The USHL is a junior league that has teams throughout the Midwest, including Dubuque, Waterloo and Cedar Rapids.
If the SPHL is an option, the Peoria Rivermen can serve as a good example of what the league can offer. The Rivermen joined the SPHL in 2013 after eight seasons in the AHL, where they averaged 4,711 fans.
After averaging 3,506 fans in its first season in the SPHL, Peoria has averaged 3,980 fans in the last four seasons and has made the last two league finals.
"We're pursuing all our options and we'd love to make (hockey next year) happen," Mullen said. "If we can find the right situation."
Even though Melville has decided to no longer own the team, he does think that hockey can work in the Quad-Cities, given somebody with the right attitude going in.
"I don't believe they're going to be without hockey for very long," Melville said. "It is a great market, but I think it needs a new start, it needs a new vision, it needs someone to come in and maybe not call it the Mallards anymore.
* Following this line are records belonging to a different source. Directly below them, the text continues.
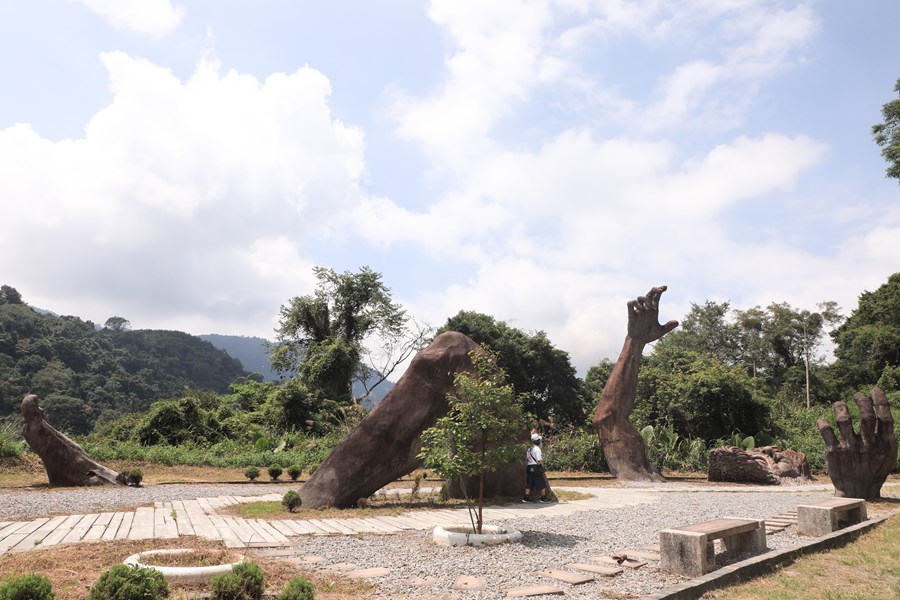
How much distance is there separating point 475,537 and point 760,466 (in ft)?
43.7

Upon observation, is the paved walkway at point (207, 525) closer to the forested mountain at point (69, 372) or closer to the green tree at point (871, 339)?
the green tree at point (871, 339)

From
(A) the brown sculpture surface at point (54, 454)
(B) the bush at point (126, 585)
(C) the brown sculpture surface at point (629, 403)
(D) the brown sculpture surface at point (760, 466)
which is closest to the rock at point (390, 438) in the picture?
(B) the bush at point (126, 585)

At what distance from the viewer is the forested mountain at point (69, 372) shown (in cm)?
3972

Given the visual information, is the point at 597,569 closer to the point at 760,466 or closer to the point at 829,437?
the point at 829,437

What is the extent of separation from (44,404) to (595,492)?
3780 cm

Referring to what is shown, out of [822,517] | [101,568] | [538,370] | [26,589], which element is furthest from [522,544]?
[538,370]

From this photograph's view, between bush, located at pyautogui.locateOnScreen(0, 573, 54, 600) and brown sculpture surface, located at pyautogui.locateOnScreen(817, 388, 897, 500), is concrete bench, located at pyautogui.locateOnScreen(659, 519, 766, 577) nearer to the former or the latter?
bush, located at pyautogui.locateOnScreen(0, 573, 54, 600)

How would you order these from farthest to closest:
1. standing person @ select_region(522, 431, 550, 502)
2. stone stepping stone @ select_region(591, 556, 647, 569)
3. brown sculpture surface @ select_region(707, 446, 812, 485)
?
1. brown sculpture surface @ select_region(707, 446, 812, 485)
2. standing person @ select_region(522, 431, 550, 502)
3. stone stepping stone @ select_region(591, 556, 647, 569)

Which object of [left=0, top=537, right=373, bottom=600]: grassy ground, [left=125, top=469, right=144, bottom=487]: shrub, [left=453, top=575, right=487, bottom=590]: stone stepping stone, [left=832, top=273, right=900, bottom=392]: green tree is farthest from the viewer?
[left=832, top=273, right=900, bottom=392]: green tree

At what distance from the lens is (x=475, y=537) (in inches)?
287

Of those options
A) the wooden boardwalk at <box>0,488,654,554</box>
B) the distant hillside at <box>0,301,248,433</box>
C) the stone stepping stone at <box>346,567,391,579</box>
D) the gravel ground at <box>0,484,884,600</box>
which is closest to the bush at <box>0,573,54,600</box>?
the gravel ground at <box>0,484,884,600</box>

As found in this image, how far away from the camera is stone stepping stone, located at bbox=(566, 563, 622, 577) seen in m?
5.98

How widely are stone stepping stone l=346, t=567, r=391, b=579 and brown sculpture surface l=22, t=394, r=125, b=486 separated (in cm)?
1220

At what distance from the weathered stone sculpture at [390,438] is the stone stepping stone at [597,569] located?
16.1 ft
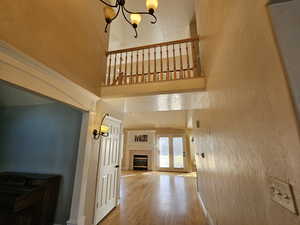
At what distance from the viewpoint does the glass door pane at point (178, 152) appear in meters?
8.62

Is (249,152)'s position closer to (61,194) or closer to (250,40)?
(250,40)

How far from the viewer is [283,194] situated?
60 cm

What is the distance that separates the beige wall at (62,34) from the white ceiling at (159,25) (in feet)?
5.04

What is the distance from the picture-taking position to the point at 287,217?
59 cm

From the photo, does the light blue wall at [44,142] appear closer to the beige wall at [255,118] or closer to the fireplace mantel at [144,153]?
the beige wall at [255,118]

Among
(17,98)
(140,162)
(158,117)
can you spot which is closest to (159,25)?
(158,117)

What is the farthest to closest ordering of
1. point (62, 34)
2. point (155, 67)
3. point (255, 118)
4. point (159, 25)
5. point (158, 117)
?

The market needs a new team. The Mallards have had their flight.
"The advice I would give to the new owner is start new. It's a great hockey town, they love the team, they love the sport but start baggage free."
Mullen doesn't voice the same opinion, citing the response to alumni reunion weekends, including one last year that drew a combined 13,288 fans for two games. He also noted the response to the Quad-City Flames, an AHL team that supplanted the Mallards for two years from 2007-09. The Flames averaged 3,279 fans over those two years. When the Mallards returned in 2009, they averaged 4,067 fans.
Mullen said the building owns the Mallards trademark and he would like to see the name continue in the future.
"It would be nice to get somebody in here and keep the name and Mallards' tradition going," Mullen said. "But we'll take it one step at a time."